Gramophone, Richard Whitehouse
If not the highest-profile conductor of his generation, George Vass has an enviable record in commissioning and premiering music by composers mainly, although not exclusively, from the UK – not least through his stewardship of the Presteigne Festival over almost three decades.
Commemorating both Vass’s 60th birthday and the festival’s 35th anniversary, Variations on ‘Lovely Joan’ (2017) is in a notable lineage of British variation-sets across the post-war era. The theme, familiar as the central section of Vaughan Williams’ Fantasia on Greensleeves, is treated to a Prelude and eight variations, of which the highlights are the second, Adrian Williams’s probing Adagio; the fourth, Christopher Gunning’s soulful Andante; and the seventh, Matthew Taylor’s incisive Prestissimo, which makes for an effervescent finale.

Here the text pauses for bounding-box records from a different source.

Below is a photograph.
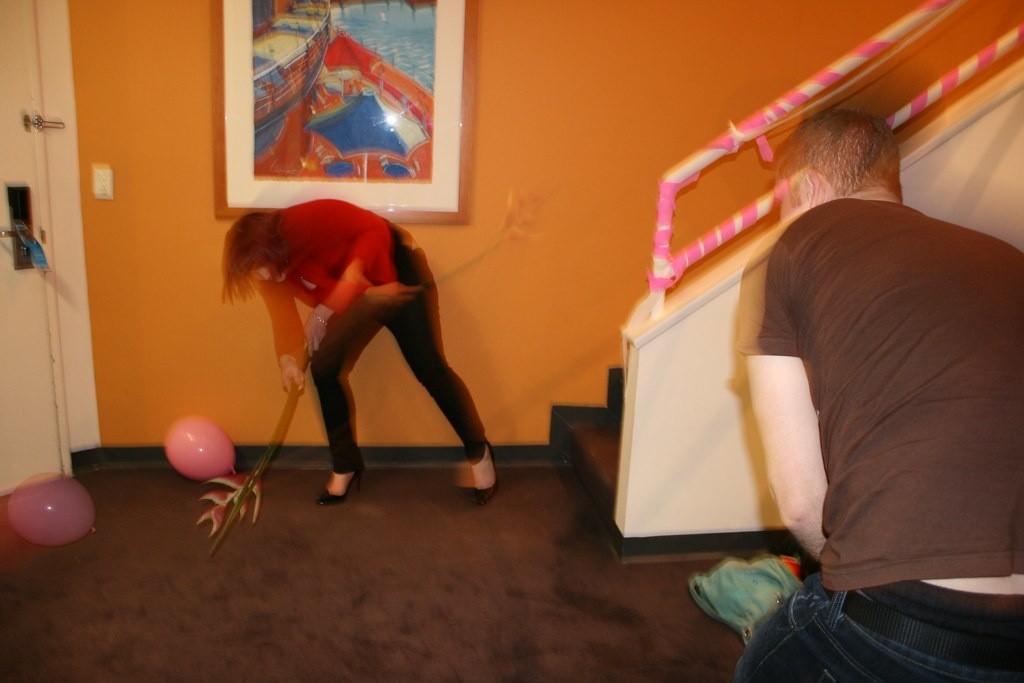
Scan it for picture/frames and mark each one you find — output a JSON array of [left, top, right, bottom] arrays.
[[210, 0, 479, 226]]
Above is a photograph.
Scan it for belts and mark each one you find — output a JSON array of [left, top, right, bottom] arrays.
[[824, 587, 1024, 673]]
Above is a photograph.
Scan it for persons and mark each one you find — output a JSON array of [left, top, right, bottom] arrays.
[[220, 199, 498, 505], [736, 106, 1024, 683]]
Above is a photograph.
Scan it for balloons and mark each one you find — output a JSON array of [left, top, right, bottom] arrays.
[[8, 472, 95, 545], [164, 415, 236, 482]]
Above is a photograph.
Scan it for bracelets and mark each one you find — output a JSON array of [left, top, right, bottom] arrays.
[[309, 313, 329, 326]]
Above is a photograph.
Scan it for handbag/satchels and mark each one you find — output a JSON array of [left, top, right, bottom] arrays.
[[688, 554, 805, 649]]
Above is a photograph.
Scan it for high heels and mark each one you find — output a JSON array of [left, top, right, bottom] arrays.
[[317, 456, 364, 505], [471, 440, 499, 505]]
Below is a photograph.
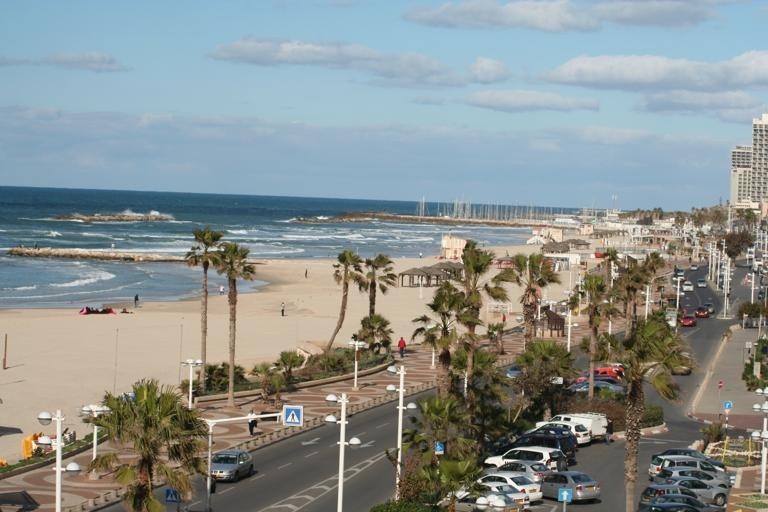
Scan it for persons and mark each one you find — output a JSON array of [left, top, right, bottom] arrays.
[[280, 301, 286, 317], [219, 284, 225, 295], [398, 336, 406, 359], [134, 293, 139, 308], [502, 312, 506, 325], [247, 408, 259, 436]]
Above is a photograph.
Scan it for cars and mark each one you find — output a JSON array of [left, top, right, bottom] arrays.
[[202, 448, 253, 482], [672, 264, 715, 328]]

There is a tangible quality of ‘American ruralism’ to Martin Butler’s Concerto for soprano saxophone (2009), its three-movement trajectory unfolding with numerous folk inflections – often derived from open strings – to yield engaging astringency and, in the central Cantilena, haunting pathos. Amy Dickson is demonstrably attuned to its idiom. So too are Katherine Baker and Suzy Willison-Kawalec to that of Joe Duddell’s Mnemonic (2004), a chamber concerto whose deft interplay of formal and expressive contrasts builds towards an understated close.
Framing this latter are two works by Hugh Wood, who died at the age of 89 as this issue was in production. The three songs of Beginnings (2010) reach back to unpublished pieces from the late 1950s, recomposed so the hand of maturity is evident in their richness of texture and subtlety of response, Wood’s sensitive word-setting evident from Rebecca Afonwy-Jones’s eloquent rendering. Nor does the succinctness of Divertimento (2007) belie density of content – hence the tensile rhetoric of its first movement, the melodic poise of its Adagietto or the unwavering impetus of its finale.
The playing of the Presteigne Festival Orchestra lacks nothing in commitment, directed by Vass with unfussy attention to detail. Spacious sound and insightful notes by Thomas Hyde, whose Prelude and ‘Tema elaborata’ launch the opening Variations in intriguing fashion.